## start EXTRACT PROVIDED
I learned to meditate. It brought up questions that seemed important. I started going to classes at Practical Philosophy in New York. I asked more questions. I started to read a lot more. Literature and theater became more important teachers than they had been in college. Teaching in high school became a more powerful source of my personal education.

Now, thirty-five years later, I look more conventional. I’ve raised four children in a suburb of Boston; I even drive a Buick and am married to an insurance salesman (all no-no’s to a true hippie) but I think I’m more of a hippie than I was. I’m not young, if that’s one of the essential definitions, but in some ways I reject conventional society much more than I did, if that is a more important part of the definition. I’m on a spiritual search. I love to read Thoreau and Emerson, clearly 19th century hippies. Since I’m retired and my kids have thrown themselves out of the nest I can devote my time to study, walking in nature, volunteering, working on a living portrait of Mary Moody Emerson (Ralph’s mentor aunt), writing, meditating or doing centering prayer. I’ve come to believe our Transcendentalists should be the guides for old hippies.

Imagine if we could live by words like these: “To the poet, to the philosopher, to the saint, all things are friendly and sacred, all events profitable, all days holy, all men divine.” — Emerson. Or:“When we are unhurried and wise, we perceive that only great and worthy things have any permanent and absolute existence, that petty fears and petty pleasures are but the shadow of the reality.” — Thoreau, from Walden.

So what I want to do is to claim the true revolution against materialistic society by going back to the uncompleted revolution of the Transcendentalists, a more mental and spiritual revolution than even the Founding Fathers seemed to want. There is a Thoreau Society and an Emerson Society, both located in Concord, MA. As the youth of the 60’s, now in or approaching our 60’s, we have age and wisdom and the sages of Concord on our side. I feel I’ve finally become a true hippie.

Angela Margolis is a retired drama teacher who was raised in North Dakota, came East for college and never left.

Finding My Way

by Anne S. Nuss

In 1969 I dropped out of college. At school, I had heard Alan Watts and Timothy Leary talk to us about turning on and dropping out. It was hard to figure out exactly what they meant, staying there at Vassar. Smoking grass helped. But I was searching — for something that would feel like real happiness, that would feel like real meaning. Smoking grass helped.

Anyway, it had been the “Summer of Love” in Boston and my search continued here. I lived in group houses, worked on Charles Street and frequented the coffee houses there, extended my nights at Mondo’s in the Haymarket with taxi drivers and other night prowlers. There were meetings and earnest efforts towards “organizing.” But after one night in a wine-soaked sleeping bag in D.C., I started to wonder if all those handsome S.D.S. guys with bullhorns were really worth it. Smoking grass helped.
## end EXTRACT PROVIDED
## start RECORDS SUPPLIED
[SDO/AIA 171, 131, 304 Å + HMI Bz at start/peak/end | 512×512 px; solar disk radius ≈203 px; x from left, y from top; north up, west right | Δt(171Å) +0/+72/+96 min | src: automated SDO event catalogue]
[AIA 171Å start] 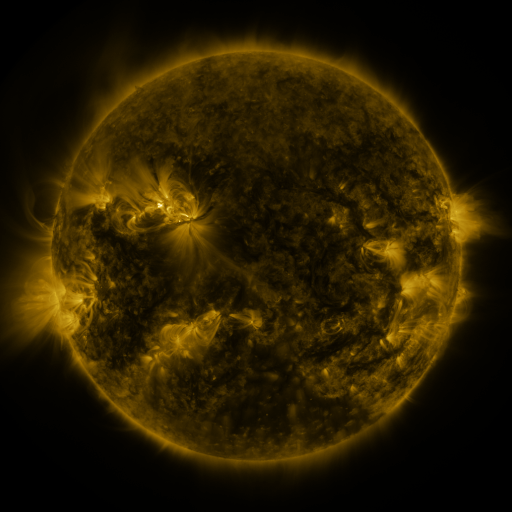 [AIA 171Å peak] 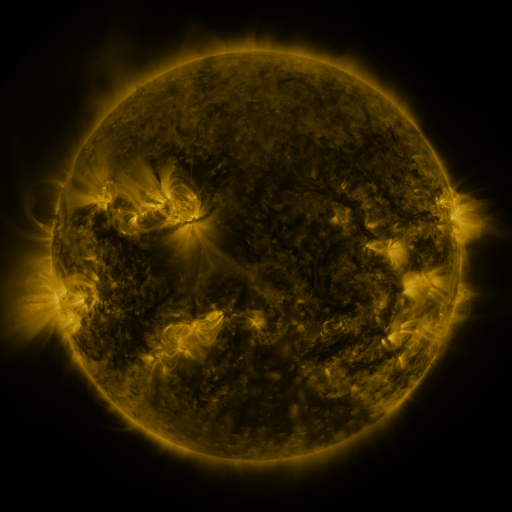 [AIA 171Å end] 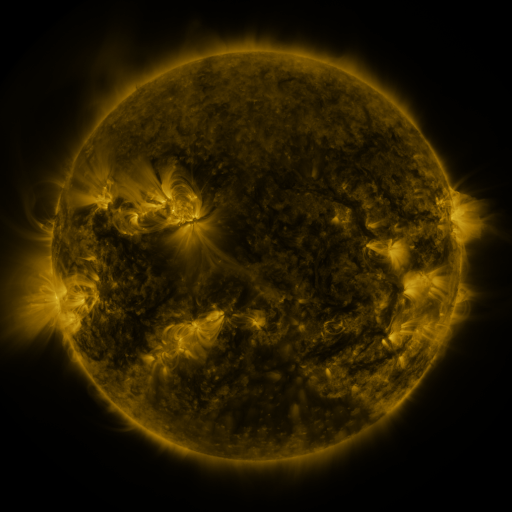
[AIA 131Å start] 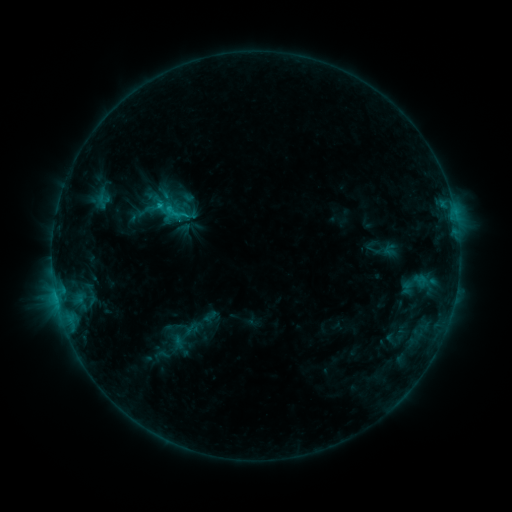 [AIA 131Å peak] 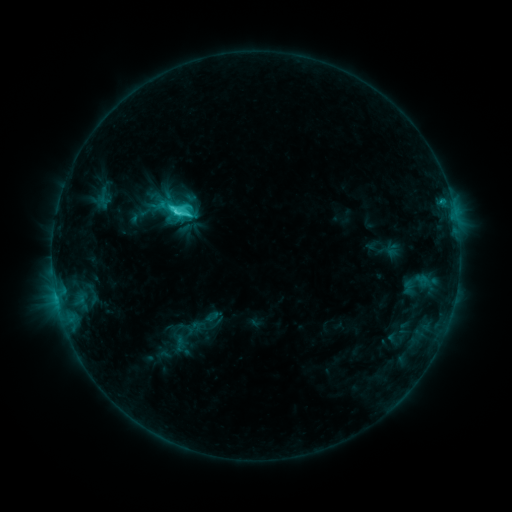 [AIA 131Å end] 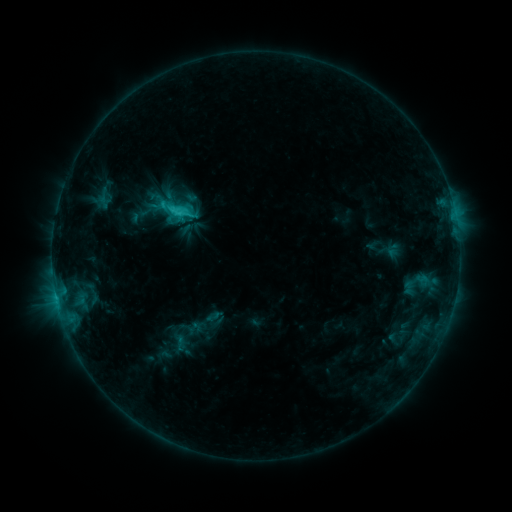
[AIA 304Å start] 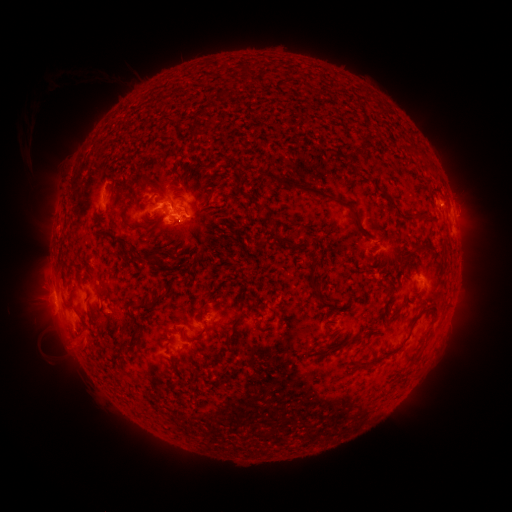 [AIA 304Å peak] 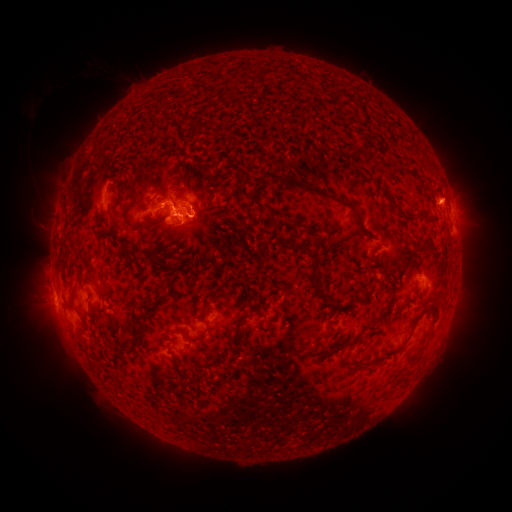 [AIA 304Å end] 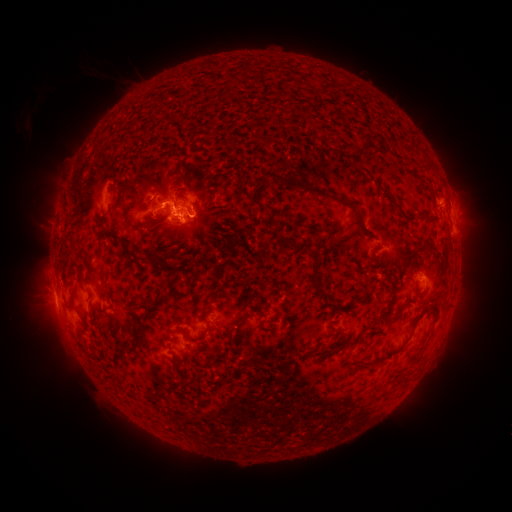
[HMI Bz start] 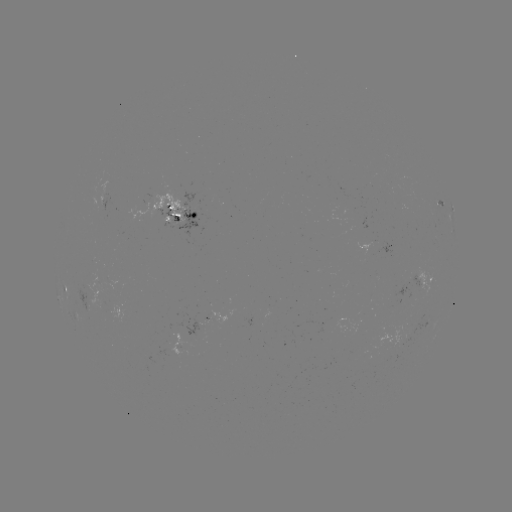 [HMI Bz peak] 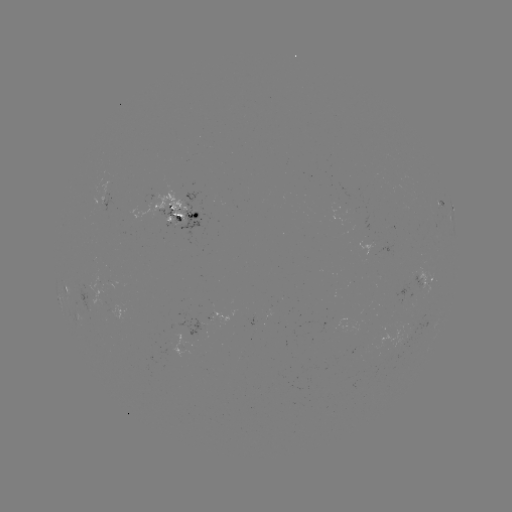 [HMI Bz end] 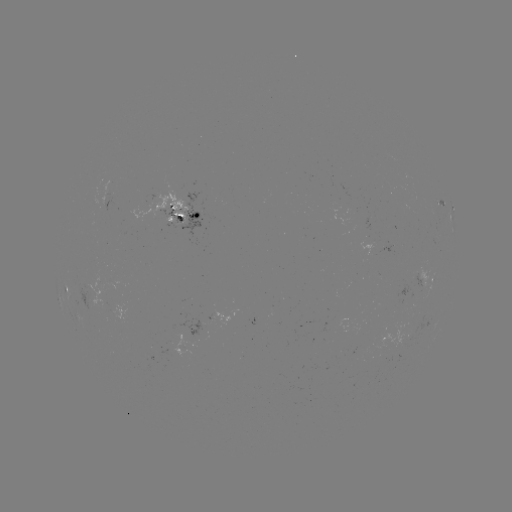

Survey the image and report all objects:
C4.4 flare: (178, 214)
## end RECORDS SUPPLIED
● **THINGS TO DO**:
1. Answer these questions using the hippie memoir excerpt:
(a) Where in New York did the writer start going to classes after learning to meditate?
(b) Who does the text identify as Ralph's mentor aunt?
(c) In what year did the writer of "Finding My Way" drop out of college?
2. Pick up the hippie memoir excerpt from its last sentence and continue writing it.
The data has no role in this work.

● **SET OF ANSWERS**:
1.
(a) Practical Philosophy
(b) Mary Moody Emerson
(c) 1969

2.
Reading helped too, and after the White Goddess and Siddhartha, already disenchanted with all “established” religion, I went through a flower-power meditation initiation ceremony in jeans in Cambridge. The experience of mediation was a “natural high” and, surprise! — sometimes just as good as grass. I guess that’s how my spiritual search really began.

Slowly, I became less hip. I developed a desire for a career, then a family. Smoking grass didn’t help. But meditation did. I finally realized that I needed to be part of a group to further my spiritual journey. It seems miraculous now, how I found a group who were pursuing a spiritual search in a respectable but counter-culture way. At the time, it was just as simple as turning the corner. They didn’t look too weird or wear unusual clothes. They were my friends. They were smart and tried to meditate regularly. They loved a variety of spiritual sources and they found meaning and power in Plato, the Bible, Lao-Tzu. It was thrilling, after so long, to hear about the spiritual truths common to all traditions and to work with others on practicing this wisdom in day-to-day life.

I’ve stayed here with the Philosophy School almost twenty-five years now. Turning on and dropping out kept me guessing and searching for happiness and meaning ‘til “The Real Thing” came along. I’m an empty-nester and I live in a suburb. But I keep coming back, me and a lot of other aging hippies to a place of solace, satisfaction and spiritual renewal. We’ve got people here who were never hippies, were too young or too old or just weren’t interested in the first place. What we do have in common is the idea of working together for ourselves and for others. I love having a life with this as the goal. I love having family and friends who share it! It’s so much more than I thought I was searching for. But turning on and dropping out kept me guessing and searching for happiness and meaning until I knew I had found my way.

Flower Child Forever

by Peggy Kornegger

In the early 1950’s my parents used a photo of me for their annual Christmas card: I was about three or four years old, and I was standing in my mother’s garden, holding a small bunch of flowers. Years later in the late 1960’s, I joked that I was destined to be a flower child, even at that early age.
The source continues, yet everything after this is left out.